• COMPLETE THE FOLLOWING
**A)** In the text on Moonshot's K3 model, which two proprietary models does K3 still trail overall?
**B)** Reproduce the text on Moonshot's K3 model from "Stack those on" up to and including "real agentic work.".
**C)** Carry on the text about Moonshot's K3 model, picking up after its final sentence.

──────── SOURCE TEXT

Stack those on top of refined data and training recipes and the company claims about 2.5x better overall scaling efficiency than Kimi K2. Serving was clearly a design constraint, not an afterthought: K3 uses quantization-aware training from the SFT stage onward, ships MXFP4 weights with MXFP8 activations for broad hardware support, and — because KDA breaks naive prefix caching — Moonshot contributed its own implementation to vLLM.
The benchmarks: leading in the messy places
Moonshot is refreshingly direct about where K3 sits. Overall, it still trails the two strongest proprietary models, Claude Fable 5 and GPT-5.6 Sol. But on its own evaluation suite, K3 tops the field on several benchmarks that matter for real agentic work.

────────────────
──────── DATA BELOW

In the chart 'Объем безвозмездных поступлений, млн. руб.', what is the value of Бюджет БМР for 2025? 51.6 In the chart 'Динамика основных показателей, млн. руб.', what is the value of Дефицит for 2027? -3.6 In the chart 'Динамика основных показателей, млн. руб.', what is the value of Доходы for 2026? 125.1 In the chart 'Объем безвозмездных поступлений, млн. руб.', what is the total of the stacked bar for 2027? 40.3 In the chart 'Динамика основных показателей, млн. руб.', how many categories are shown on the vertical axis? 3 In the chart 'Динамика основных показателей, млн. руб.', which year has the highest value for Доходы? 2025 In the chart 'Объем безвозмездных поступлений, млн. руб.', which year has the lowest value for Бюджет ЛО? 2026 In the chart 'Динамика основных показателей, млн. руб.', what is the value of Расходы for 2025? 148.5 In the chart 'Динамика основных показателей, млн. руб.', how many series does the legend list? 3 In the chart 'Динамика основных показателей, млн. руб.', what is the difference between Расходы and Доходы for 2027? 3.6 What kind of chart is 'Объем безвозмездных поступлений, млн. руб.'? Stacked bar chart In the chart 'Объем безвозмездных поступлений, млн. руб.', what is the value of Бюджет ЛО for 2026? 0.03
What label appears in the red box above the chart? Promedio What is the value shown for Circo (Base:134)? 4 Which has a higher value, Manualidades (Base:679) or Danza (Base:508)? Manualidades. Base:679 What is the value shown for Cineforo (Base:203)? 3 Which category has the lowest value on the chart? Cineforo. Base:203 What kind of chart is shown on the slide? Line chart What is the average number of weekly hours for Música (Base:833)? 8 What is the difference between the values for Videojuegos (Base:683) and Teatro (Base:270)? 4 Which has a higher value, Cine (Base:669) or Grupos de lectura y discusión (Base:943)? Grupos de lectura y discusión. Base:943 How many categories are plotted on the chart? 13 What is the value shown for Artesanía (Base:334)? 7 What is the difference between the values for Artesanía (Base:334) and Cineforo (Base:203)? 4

────────────────

• REPLIES
**A)** Claude Fable 5 and GPT-5.6 Sol.

**B)**
Stack those on top of refined data and training recipes and the company claims about 2.5x better overall scaling efficiency than Kimi K2. Serving was clearly a design constraint, not an afterthought: K3 uses quantization-aware training from the SFT stage onward, ships MXFP4 weights with MXFP8 activations for broad hardware support, and — because KDA breaks naive prefix caching — Moonshot contributed its own implementation to vLLM.
The benchmarks: leading in the messy places
Moonshot is refreshingly direct about where K3 sits. Overall, it still trails the two strongest proprietary models, Claude Fable 5 and GPT-5.6 Sol. But on its own evaluation suite, K3 tops the field on several benchmarks that matter for real agentic work.

**C)**
| Benchmark | Kimi K3 | Fable 5 | GPT-5.6 Sol | Opus 4.8 |
|---|---|---|---|---|
| Program Bench | 77.8 | 76.8 | 77.6 | 71.9 |
| SWE Marathon | 42.0 | 35.0 | 39.0 | 40.0 |
| BrowseComp | 91.2 | 88.0 | 90.4 | 84.3 |
| Automation Bench | 30.8 | 29.1 | 29.7 | 27.2 |
| OmniDocBench | 91.1 | 89.8 | 85.8 | 87.9 |
| FrontierSWE | 81.2 | 86.6 | 71.3 | 66.7 |
| DeepSWE | 67.5 | 70.0 | 73.0 | 59.0 |
The pattern is telling. K3 leads on long-horizon, multi-step, and document-heavy tasks — SWE Marathon, BrowseComp, OmniDocBench — while trailing Fable 5 on FrontierSWE and GPT-5.6 Sol on DeepSWE. In other words, it's strongest exactly where a 1M-token window and native multimodality pull their weight.
One caveat worth knowing: the BrowseComp result used context compaction triggered at 300K tokens. Without that context management, K3 scores 90.4 — still frontier-class, just not the headline 91.2.
Multimodal by design, not by bolt-on
K3 handles text, images, and video through one native multimodal architecture rather than a vision encoder stapled onto a language model. Moonshot's reported use cases lean into this: iterating between code and live screenshots, parsing complex documents (that 91.1 on OmniDocBench), and reproducing research papers end to end. One example cites a session that pulled from 20-plus papers and produced 3,000-plus lines of Python inside a single context window.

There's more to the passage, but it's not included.